╭─ Provided records

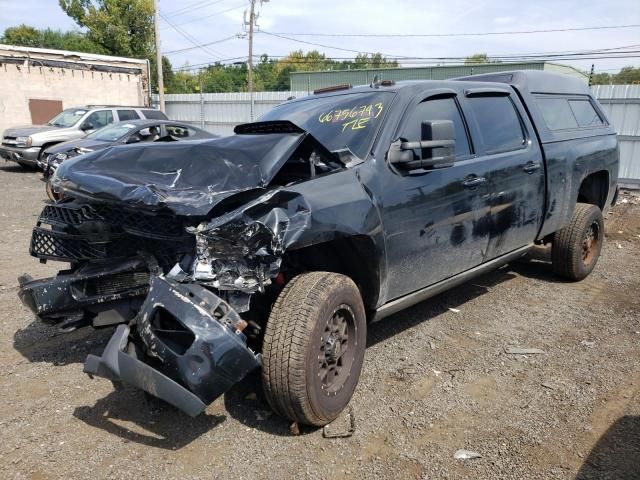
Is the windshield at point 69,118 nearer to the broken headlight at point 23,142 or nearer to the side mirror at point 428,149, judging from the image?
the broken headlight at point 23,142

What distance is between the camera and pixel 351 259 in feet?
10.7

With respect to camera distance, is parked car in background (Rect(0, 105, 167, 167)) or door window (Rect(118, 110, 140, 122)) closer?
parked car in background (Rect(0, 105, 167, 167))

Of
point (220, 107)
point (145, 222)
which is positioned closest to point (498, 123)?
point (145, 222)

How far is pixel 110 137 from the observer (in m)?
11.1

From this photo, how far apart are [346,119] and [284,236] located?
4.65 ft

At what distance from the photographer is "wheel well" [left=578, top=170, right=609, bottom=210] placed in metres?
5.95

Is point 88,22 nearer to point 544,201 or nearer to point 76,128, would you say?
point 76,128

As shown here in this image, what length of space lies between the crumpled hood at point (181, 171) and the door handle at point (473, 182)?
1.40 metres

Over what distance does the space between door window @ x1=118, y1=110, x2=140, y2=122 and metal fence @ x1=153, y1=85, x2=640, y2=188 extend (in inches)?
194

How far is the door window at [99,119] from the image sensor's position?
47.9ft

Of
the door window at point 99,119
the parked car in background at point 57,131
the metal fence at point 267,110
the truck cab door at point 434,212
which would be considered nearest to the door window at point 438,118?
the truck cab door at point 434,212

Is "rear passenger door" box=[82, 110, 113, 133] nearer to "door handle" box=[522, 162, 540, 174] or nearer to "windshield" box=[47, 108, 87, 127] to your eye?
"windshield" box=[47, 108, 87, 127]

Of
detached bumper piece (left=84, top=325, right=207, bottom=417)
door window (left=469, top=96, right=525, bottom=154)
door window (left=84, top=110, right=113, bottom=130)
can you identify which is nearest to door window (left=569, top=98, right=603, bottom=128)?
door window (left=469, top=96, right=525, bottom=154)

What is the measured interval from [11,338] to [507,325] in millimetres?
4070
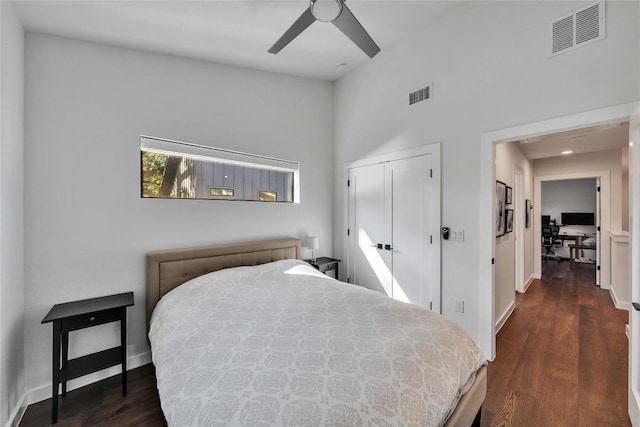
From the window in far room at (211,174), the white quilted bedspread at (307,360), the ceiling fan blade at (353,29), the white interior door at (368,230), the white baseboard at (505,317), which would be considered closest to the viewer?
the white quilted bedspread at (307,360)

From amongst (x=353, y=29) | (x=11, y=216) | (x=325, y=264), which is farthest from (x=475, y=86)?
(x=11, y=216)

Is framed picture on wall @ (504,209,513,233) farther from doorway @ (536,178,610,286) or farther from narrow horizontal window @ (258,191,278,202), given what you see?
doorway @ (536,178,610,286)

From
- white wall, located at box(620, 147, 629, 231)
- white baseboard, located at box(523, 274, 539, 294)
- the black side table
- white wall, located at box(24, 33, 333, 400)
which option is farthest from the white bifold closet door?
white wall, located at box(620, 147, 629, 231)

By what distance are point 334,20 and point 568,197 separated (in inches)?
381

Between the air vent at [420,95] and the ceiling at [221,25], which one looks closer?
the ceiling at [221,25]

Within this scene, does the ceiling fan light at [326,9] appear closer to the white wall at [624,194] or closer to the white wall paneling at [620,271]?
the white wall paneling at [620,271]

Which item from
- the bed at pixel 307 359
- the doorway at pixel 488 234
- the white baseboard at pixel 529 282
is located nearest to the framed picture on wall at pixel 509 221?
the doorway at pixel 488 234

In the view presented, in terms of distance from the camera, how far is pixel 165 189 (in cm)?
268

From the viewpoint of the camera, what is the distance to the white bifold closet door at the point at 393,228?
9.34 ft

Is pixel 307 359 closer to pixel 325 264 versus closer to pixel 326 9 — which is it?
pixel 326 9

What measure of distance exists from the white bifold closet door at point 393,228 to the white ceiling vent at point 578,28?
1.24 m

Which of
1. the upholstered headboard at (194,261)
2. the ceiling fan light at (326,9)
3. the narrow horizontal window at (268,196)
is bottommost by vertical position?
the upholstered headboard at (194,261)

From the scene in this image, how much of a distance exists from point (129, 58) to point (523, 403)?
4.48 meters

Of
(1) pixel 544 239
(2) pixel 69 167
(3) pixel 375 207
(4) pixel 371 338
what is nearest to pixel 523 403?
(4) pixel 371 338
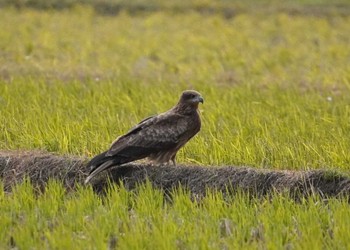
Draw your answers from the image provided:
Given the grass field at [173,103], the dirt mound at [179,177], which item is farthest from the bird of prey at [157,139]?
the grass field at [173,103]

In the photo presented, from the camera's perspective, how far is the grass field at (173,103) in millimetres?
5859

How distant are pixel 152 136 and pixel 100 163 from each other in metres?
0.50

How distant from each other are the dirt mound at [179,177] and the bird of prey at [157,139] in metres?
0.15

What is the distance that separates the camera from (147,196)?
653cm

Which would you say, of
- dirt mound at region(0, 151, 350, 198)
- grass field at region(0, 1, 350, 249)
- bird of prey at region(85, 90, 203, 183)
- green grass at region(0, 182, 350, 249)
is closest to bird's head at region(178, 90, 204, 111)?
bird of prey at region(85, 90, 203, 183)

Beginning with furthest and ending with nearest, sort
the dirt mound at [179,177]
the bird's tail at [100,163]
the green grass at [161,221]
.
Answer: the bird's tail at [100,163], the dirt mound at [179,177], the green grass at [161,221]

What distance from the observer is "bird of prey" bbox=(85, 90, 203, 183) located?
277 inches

╰─

*Your objective*:
Echo the data above word for word, starting at the line that contains "How distant from" and ending at the final line of the data.

*Solution for this task*:
How distant from each other are the dirt mound at [179,177] and the bird of prey at [157,139] in metres?
0.15

What is the distance that separates the camera from (147,196)?
653cm

Which would you say, of
- dirt mound at region(0, 151, 350, 198)
- grass field at region(0, 1, 350, 249)
- bird of prey at region(85, 90, 203, 183)
- green grass at region(0, 182, 350, 249)
is closest to bird's head at region(178, 90, 204, 111)?
bird of prey at region(85, 90, 203, 183)

Beginning with furthest and ending with nearest, sort
the dirt mound at [179,177]
the bird's tail at [100,163]
the green grass at [161,221]
.
Answer: the bird's tail at [100,163], the dirt mound at [179,177], the green grass at [161,221]

What distance from the observer is "bird of prey" bbox=(85, 90, 203, 183) located?
277 inches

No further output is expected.